I was a huge Honor Harrington Fan, and I still am. I actually think that what kept Honor Harrington from being a Mary Sue was the fact that she actually had quite low self-esteem in some ways; outside of her military career, she didn’t feel very empowered in her relationships. She didn’t think she was beautiful with her first lover, and when he was killed her depression and anger forced her hand into killing someone in a duel which gets her in deep deep trouble. I also felt like there was a constant feeling of guilt that undergirded a lot of her actions.

More of a Mary Sue: Sita from the Last Vampire series by Christopher Pike. And, before there were words for it, most of the heroines in Austen.

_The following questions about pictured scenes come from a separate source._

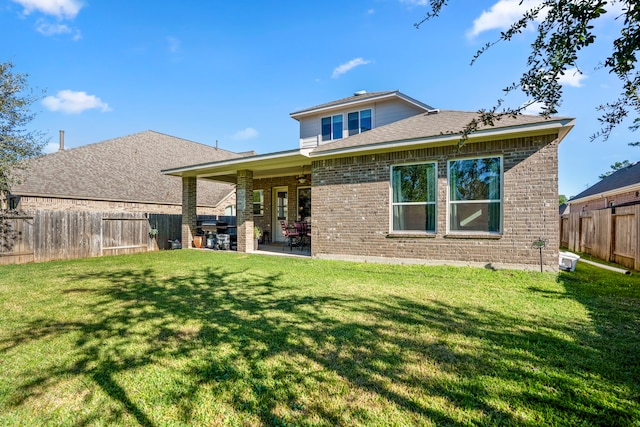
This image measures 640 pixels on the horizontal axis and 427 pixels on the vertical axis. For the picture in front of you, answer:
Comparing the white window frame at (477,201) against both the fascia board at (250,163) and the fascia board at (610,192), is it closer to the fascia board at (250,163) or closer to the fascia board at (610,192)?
the fascia board at (250,163)

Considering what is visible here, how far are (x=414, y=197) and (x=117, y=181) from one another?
15803mm

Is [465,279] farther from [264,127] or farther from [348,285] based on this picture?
[264,127]

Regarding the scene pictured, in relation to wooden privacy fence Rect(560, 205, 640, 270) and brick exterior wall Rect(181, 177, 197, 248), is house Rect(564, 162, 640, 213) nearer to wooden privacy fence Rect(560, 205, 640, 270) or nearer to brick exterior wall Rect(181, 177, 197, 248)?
wooden privacy fence Rect(560, 205, 640, 270)

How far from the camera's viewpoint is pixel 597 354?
305 cm

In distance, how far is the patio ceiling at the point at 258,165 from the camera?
10099 millimetres

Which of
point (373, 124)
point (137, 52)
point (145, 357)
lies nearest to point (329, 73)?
point (373, 124)

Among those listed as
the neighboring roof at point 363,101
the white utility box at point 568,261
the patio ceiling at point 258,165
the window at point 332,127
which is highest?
the neighboring roof at point 363,101

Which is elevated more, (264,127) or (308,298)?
(264,127)

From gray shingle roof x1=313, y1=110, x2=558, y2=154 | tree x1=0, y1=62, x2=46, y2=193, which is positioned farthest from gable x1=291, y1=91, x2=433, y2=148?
tree x1=0, y1=62, x2=46, y2=193

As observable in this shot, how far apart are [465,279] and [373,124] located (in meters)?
8.67

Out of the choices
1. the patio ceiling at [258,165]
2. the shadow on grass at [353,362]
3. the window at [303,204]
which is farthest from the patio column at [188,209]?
the shadow on grass at [353,362]

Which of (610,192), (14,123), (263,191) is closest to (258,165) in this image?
(263,191)

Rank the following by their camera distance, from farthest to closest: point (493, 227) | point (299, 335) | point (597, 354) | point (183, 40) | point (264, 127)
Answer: point (264, 127), point (183, 40), point (493, 227), point (299, 335), point (597, 354)

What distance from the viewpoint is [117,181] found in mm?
16656
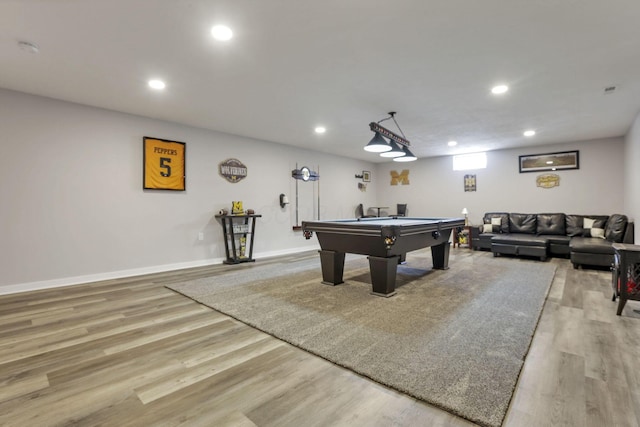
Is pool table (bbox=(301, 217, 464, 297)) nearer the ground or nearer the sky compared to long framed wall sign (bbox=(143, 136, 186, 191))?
nearer the ground

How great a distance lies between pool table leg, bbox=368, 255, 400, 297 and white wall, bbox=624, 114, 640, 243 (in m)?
4.34

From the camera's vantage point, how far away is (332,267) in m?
4.13

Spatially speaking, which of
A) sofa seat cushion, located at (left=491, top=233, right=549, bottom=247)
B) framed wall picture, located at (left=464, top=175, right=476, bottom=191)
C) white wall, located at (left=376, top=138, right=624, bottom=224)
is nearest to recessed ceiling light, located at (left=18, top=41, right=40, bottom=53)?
sofa seat cushion, located at (left=491, top=233, right=549, bottom=247)

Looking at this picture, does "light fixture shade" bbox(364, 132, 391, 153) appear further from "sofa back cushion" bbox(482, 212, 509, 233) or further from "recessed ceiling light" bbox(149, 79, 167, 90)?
"sofa back cushion" bbox(482, 212, 509, 233)

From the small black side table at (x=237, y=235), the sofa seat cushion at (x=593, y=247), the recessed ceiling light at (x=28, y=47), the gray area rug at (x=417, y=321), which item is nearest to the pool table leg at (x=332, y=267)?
the gray area rug at (x=417, y=321)

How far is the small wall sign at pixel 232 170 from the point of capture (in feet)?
20.2

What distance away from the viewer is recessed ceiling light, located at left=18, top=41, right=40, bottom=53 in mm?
2776

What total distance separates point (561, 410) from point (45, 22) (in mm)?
4506

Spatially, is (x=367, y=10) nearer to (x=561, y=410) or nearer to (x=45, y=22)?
(x=45, y=22)

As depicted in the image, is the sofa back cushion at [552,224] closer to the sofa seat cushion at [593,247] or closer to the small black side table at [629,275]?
the sofa seat cushion at [593,247]

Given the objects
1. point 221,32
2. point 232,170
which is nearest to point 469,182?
point 232,170

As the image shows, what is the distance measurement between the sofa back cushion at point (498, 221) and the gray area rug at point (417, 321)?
2.43 meters

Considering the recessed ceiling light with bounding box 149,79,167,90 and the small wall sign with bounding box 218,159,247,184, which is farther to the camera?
the small wall sign with bounding box 218,159,247,184

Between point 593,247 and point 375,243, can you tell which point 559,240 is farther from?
point 375,243
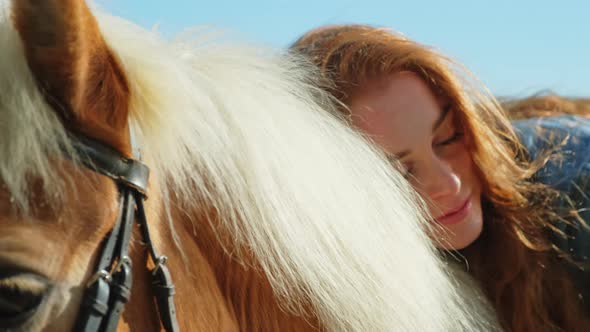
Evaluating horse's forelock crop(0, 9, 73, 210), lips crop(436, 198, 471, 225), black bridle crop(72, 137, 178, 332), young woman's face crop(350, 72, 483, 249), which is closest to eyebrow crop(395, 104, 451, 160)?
young woman's face crop(350, 72, 483, 249)

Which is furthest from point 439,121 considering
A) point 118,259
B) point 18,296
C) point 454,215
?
point 18,296

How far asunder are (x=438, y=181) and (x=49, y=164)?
2.41 ft

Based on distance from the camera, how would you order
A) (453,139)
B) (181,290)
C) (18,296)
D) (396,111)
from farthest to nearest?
1. (453,139)
2. (396,111)
3. (181,290)
4. (18,296)

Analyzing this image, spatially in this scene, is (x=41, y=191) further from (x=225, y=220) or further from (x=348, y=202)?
(x=348, y=202)

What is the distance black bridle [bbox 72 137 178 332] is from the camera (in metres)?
0.67

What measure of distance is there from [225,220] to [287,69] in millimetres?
300

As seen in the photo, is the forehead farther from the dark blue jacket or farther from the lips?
the dark blue jacket

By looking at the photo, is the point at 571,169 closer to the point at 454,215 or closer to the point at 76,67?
the point at 454,215

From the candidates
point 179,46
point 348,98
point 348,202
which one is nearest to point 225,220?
point 348,202

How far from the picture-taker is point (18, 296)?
0.63 meters

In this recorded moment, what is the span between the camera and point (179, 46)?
2.96 feet

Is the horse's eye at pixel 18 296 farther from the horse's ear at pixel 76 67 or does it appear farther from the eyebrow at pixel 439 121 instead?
the eyebrow at pixel 439 121

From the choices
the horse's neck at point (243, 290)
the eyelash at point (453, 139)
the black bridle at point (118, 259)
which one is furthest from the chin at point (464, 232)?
the black bridle at point (118, 259)

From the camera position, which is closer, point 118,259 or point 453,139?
point 118,259
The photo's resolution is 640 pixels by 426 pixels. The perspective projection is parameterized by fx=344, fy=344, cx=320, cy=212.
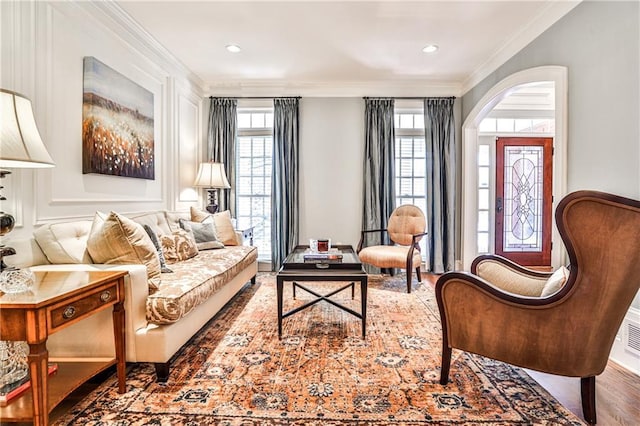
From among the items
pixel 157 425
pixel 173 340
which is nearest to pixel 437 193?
pixel 173 340

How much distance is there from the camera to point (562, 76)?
2.74 meters

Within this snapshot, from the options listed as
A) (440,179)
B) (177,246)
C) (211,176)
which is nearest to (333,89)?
(440,179)

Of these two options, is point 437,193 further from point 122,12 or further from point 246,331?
point 122,12

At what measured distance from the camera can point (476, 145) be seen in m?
4.73

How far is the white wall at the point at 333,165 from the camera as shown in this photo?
194 inches

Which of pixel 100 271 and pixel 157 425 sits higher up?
pixel 100 271

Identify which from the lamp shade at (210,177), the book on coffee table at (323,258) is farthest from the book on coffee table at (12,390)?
the lamp shade at (210,177)

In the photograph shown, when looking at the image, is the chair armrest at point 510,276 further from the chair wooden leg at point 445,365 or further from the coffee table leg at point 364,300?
the coffee table leg at point 364,300

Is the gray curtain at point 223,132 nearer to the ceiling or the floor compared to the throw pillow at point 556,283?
nearer to the ceiling

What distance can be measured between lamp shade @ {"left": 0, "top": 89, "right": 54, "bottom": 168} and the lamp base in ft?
9.45

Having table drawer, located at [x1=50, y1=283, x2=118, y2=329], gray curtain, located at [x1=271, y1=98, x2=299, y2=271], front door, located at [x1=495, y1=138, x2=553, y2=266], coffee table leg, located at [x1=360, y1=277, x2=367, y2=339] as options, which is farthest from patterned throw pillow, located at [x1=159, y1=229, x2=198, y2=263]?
front door, located at [x1=495, y1=138, x2=553, y2=266]

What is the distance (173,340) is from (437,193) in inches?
152

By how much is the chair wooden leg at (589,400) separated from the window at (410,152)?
3.41 m

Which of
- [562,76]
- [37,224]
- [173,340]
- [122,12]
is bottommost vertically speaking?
[173,340]
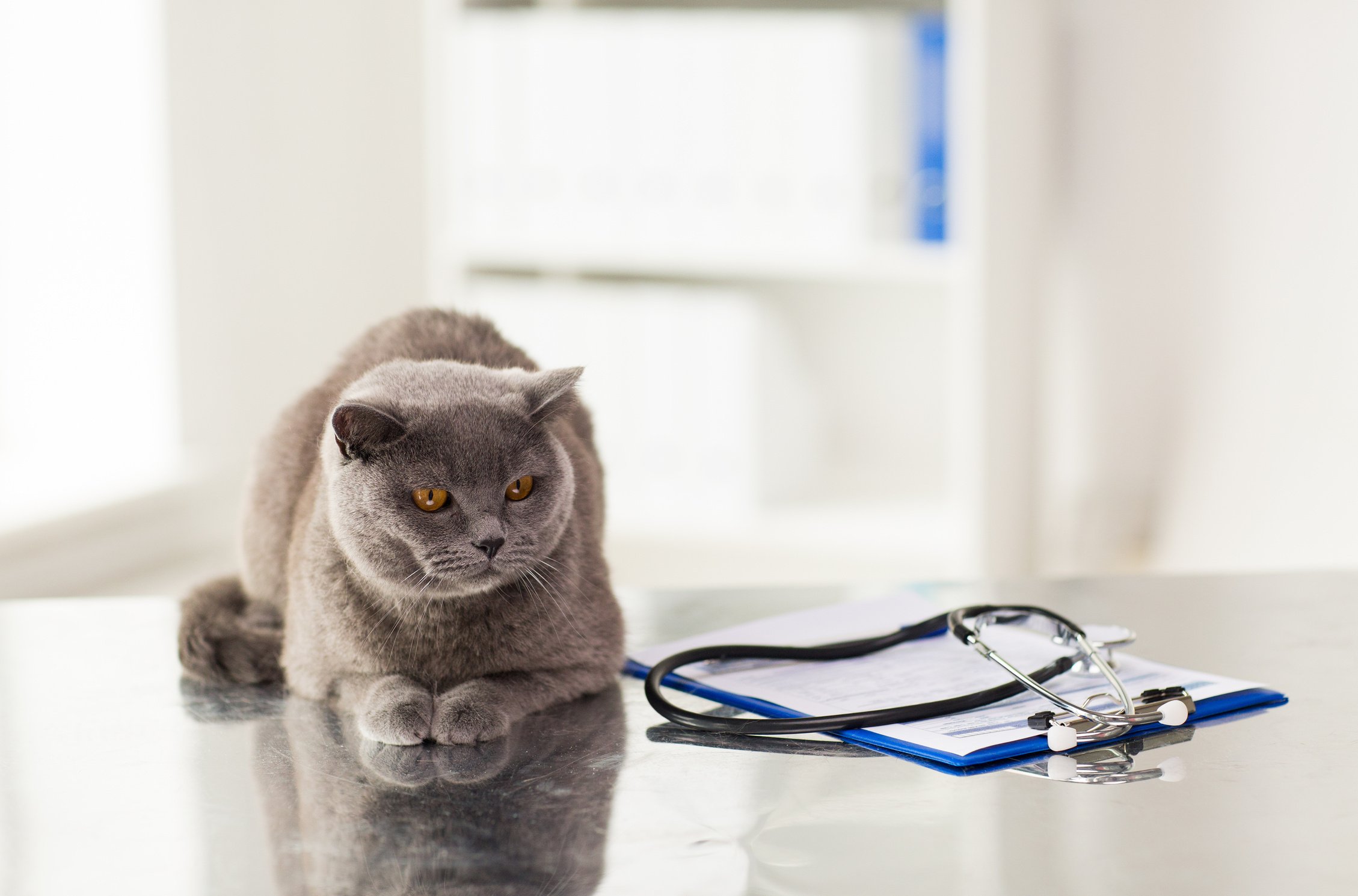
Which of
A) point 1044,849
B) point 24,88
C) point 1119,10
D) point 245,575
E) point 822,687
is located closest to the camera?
point 1044,849

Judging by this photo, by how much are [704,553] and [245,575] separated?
134cm

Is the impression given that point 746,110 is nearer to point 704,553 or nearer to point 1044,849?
point 704,553

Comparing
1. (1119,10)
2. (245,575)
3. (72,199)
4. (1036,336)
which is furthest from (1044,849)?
(72,199)

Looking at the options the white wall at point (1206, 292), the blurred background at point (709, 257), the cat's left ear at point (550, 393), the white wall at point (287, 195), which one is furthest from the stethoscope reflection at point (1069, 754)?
the white wall at point (287, 195)

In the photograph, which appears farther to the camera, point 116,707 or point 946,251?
point 946,251

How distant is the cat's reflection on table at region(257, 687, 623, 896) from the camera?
0.62 meters

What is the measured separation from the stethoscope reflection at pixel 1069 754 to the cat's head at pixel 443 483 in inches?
6.1

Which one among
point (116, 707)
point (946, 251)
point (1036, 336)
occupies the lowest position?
point (116, 707)

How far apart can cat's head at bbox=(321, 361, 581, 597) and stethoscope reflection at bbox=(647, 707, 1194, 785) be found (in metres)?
0.16

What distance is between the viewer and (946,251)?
2.22m

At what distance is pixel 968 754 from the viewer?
74cm

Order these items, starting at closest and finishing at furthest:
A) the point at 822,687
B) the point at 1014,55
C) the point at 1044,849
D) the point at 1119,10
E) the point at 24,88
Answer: the point at 1044,849 < the point at 822,687 < the point at 1014,55 < the point at 1119,10 < the point at 24,88

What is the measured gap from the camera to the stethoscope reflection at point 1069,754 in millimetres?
724

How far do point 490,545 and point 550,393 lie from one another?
0.36ft
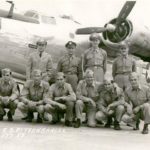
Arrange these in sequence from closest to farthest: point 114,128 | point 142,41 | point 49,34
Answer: point 114,128, point 49,34, point 142,41

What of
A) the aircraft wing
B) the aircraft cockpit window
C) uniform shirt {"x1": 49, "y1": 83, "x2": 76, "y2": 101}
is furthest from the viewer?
the aircraft cockpit window

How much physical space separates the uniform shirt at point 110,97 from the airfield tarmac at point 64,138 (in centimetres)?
57

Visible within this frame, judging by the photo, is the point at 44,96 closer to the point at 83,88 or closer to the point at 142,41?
the point at 83,88

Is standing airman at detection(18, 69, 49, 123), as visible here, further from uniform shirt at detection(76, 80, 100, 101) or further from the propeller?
the propeller

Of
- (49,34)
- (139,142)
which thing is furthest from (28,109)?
(49,34)

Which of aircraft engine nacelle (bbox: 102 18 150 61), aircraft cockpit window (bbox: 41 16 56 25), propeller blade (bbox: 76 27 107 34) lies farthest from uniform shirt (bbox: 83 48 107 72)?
aircraft cockpit window (bbox: 41 16 56 25)

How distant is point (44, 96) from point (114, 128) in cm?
182

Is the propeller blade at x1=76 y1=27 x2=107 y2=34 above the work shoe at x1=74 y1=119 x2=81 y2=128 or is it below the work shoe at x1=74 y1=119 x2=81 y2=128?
above

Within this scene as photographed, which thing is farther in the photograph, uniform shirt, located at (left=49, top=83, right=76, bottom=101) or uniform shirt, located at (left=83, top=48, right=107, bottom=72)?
uniform shirt, located at (left=83, top=48, right=107, bottom=72)

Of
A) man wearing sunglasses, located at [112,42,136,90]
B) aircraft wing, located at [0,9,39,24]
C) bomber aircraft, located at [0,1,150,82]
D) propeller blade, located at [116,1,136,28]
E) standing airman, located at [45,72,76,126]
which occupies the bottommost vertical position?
standing airman, located at [45,72,76,126]

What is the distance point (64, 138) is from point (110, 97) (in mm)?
2186

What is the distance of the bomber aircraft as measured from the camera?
12.4 m

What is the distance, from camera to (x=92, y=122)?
360 inches

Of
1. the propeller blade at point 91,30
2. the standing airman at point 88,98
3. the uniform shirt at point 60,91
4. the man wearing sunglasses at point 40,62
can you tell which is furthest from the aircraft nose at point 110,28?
the uniform shirt at point 60,91
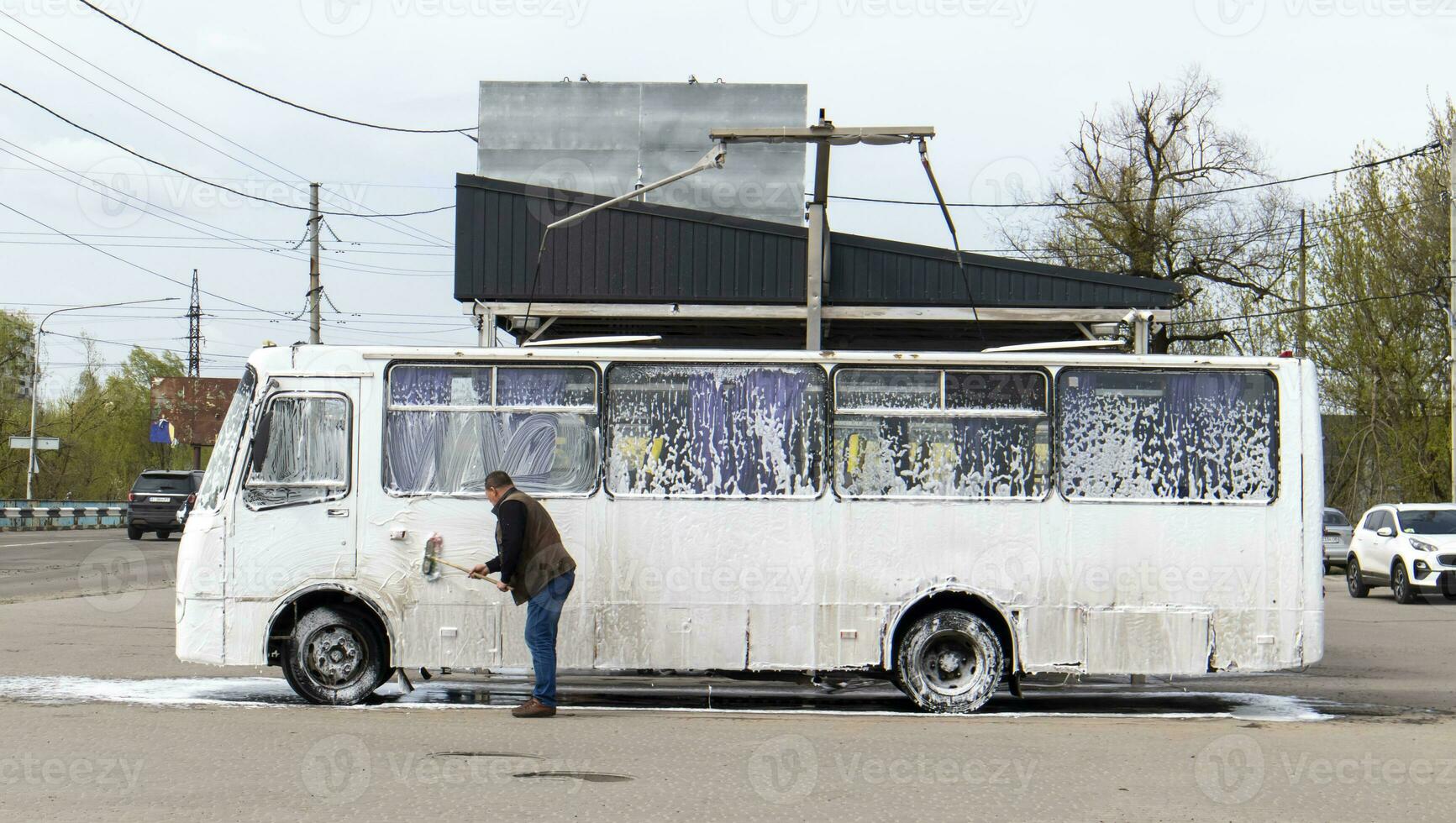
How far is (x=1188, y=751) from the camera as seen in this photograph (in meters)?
8.89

Before this thread, I honestly never associated the term Mary Sue* to be primarily about female characters or primarily a problem for female writers. It’s just something that happens in bad writing. Yes, I’d expect to see more Mary Sues in fanfic than in original work, especially female Mary Sues by female writers (See Most Fanfic Writers Are Girls), but that’s beside the point. It doesn’t mean that men writing about men are any less prone to creating Mary Sues. They are a product of bad writing, not bad girly writing.
*Please stop using male variants like “Marty Stu”; they all sound asinine. Just use “Mary Sue” for dudes as well.

On the one hand, the “Mary Sue” accusation is way overused. It’s just too easy to call someone a Mary Sue without going into anything wrong with the character.

Kirk, Spock, Kim Possible, Xena, Harry Potter, Hermione, Lily Potter, Lara Croft, and Buffy are not Mary Sues.

On the other hand… IS it actually impeding the creation of strong female characters? Even though the accusation is often groundless, possibly it causes authors to create better characters by being aware of the pitfalls.

As a compromise, I wish it were used much less, only in the most glaring cases.

The above is not a defense against being a Mary Sue (arguably the reverse).

No, it’s not impeding the development of strong female characters at all. The “Mary Sue” concept was never a comment only about female characters. There’s a male-equivalent term now to make this clearer, but it was always gender neutral. Second, Rick Jay is right that nobody has ever heard of this outside message boards. :wink: And third, if this thread is any guide, the term has now been broadened to the point that it’s lost most of its meaning, which means it loses most of its power as a criticism and there’s little reason for anybody to pay attention to it. I’m not going to go back and count, but it looked to me like most of the characters named in this thread don’t fit the category at all.

My understanding of “Mary Sue” was that it’s a character who is obviously wish fulfillment for the author, one who doesn’t fit into the fictional universe at all, is usually there to perfectly solve everybody’s problems and impress everyone with their awesomeness before they go away. In other words it’s what you’d expect if you stuck a big Star Trek fan on the bridge of the ‘real’ Starship Enterprise.

Robert Heinlein’s male leads frequently get slapped with this label.

I think Tom Clancy’s Jack Ryan is a good example of a male Mary Sue character.